INSTRUCTIONS FOR THE TASK: Within the entries below, please retype exactly the lines starting with the line that has "Kizomba, semba teachers" and going on through the line that has "editorial freelancers association", but not the pictures.

Image-text web data:
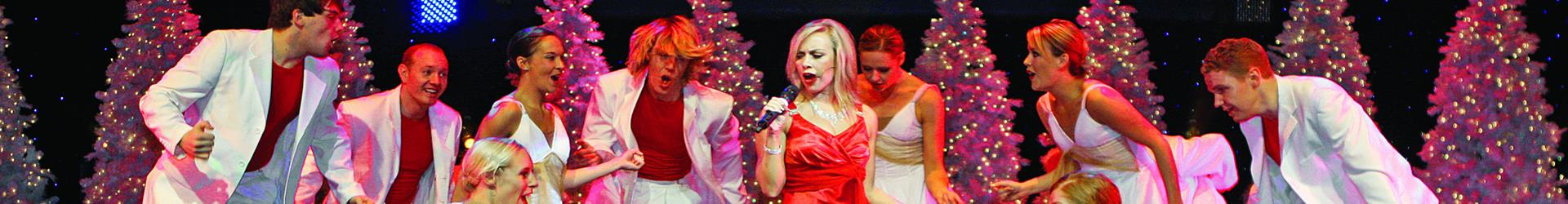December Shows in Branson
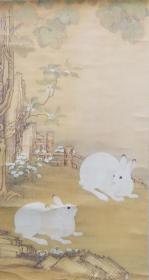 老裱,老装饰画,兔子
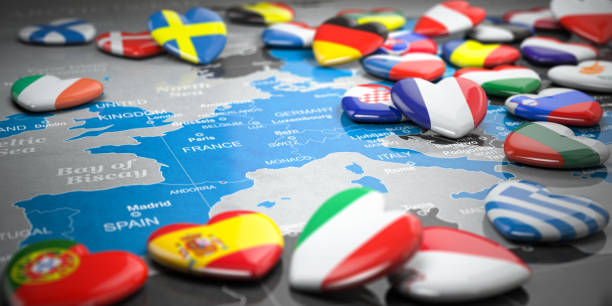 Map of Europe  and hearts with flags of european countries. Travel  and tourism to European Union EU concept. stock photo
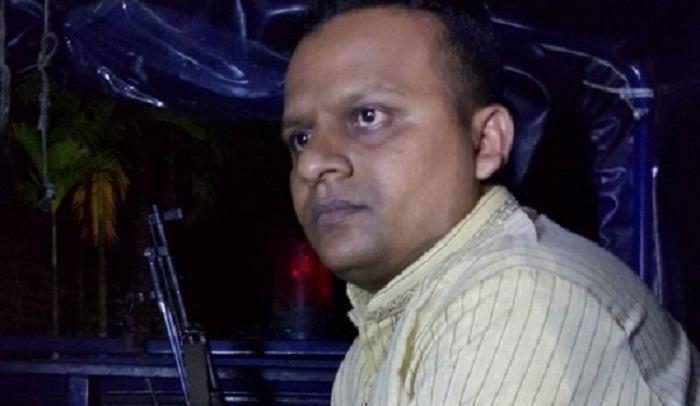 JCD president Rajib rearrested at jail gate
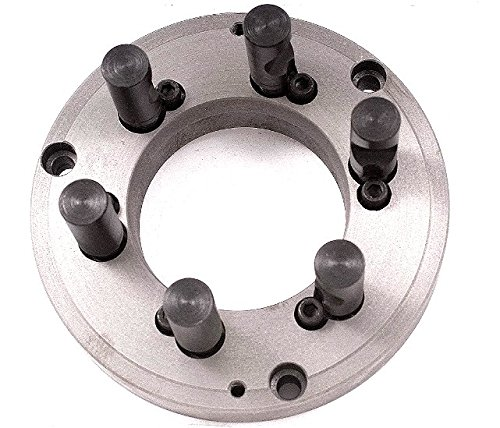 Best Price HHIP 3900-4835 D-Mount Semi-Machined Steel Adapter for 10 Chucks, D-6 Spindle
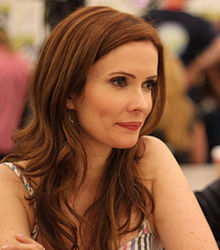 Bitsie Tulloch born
--
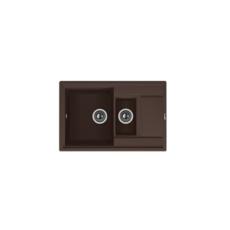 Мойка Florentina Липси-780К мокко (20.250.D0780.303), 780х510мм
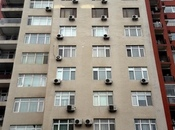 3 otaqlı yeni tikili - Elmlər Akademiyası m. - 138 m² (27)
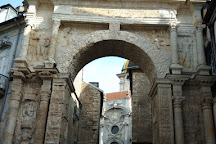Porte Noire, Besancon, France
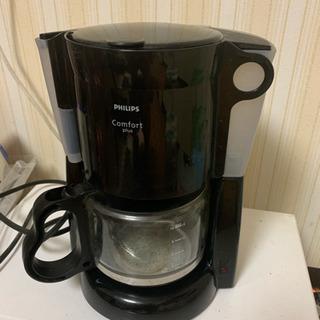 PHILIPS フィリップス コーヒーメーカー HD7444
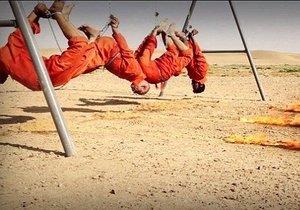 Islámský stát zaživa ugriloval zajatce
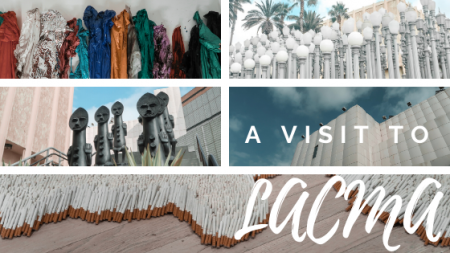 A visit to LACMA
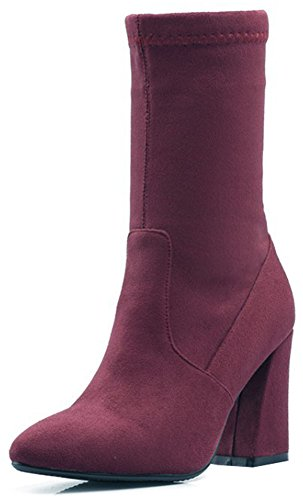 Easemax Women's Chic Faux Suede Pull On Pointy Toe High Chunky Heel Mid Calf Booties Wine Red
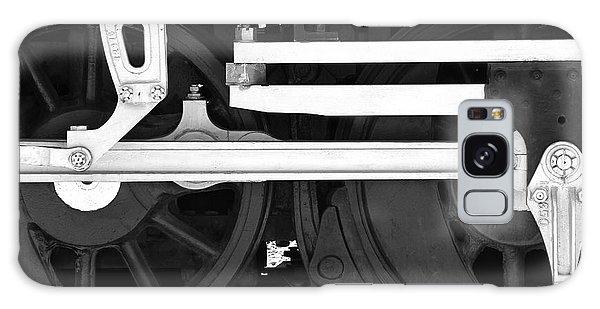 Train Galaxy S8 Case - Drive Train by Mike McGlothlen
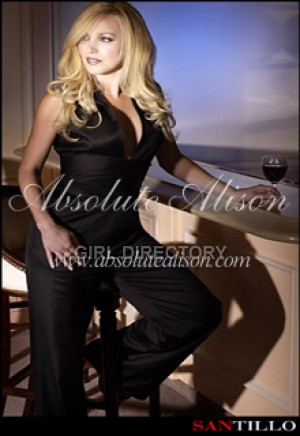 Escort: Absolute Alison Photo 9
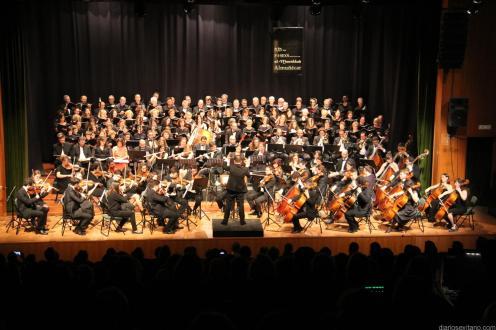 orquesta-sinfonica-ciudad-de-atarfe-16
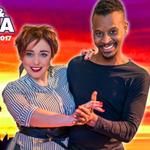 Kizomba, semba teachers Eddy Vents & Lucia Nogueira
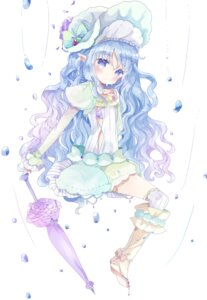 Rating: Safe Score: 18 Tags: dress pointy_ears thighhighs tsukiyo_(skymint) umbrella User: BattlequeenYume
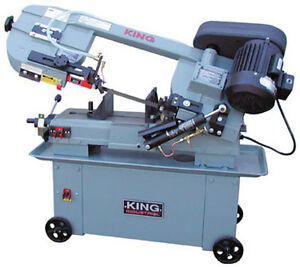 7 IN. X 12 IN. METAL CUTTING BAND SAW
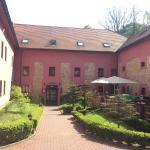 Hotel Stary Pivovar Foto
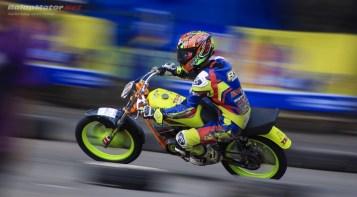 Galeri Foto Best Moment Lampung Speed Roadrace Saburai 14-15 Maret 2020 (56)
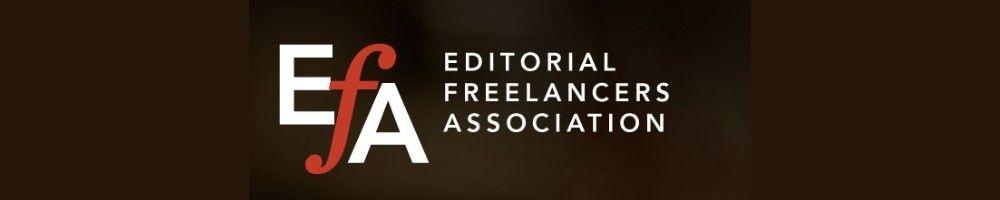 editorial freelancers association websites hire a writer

RESPONSE BOX:
 Kizomba, semba teachers Eddy Vents & Lucia Nogueira
 Rating: Safe Score: 18 Tags: dress pointy_ears thighhighs tsukiyo_(skymint) umbrella User: BattlequeenYume
 7 IN. X 12 IN. METAL CUTTING BAND SAW
 Hotel Stary Pivovar Foto
 Galeri Foto Best Moment Lampung Speed Roadrace Saburai 14-15 Maret 2020 (56)
 editorial freelancers association websites hire a writer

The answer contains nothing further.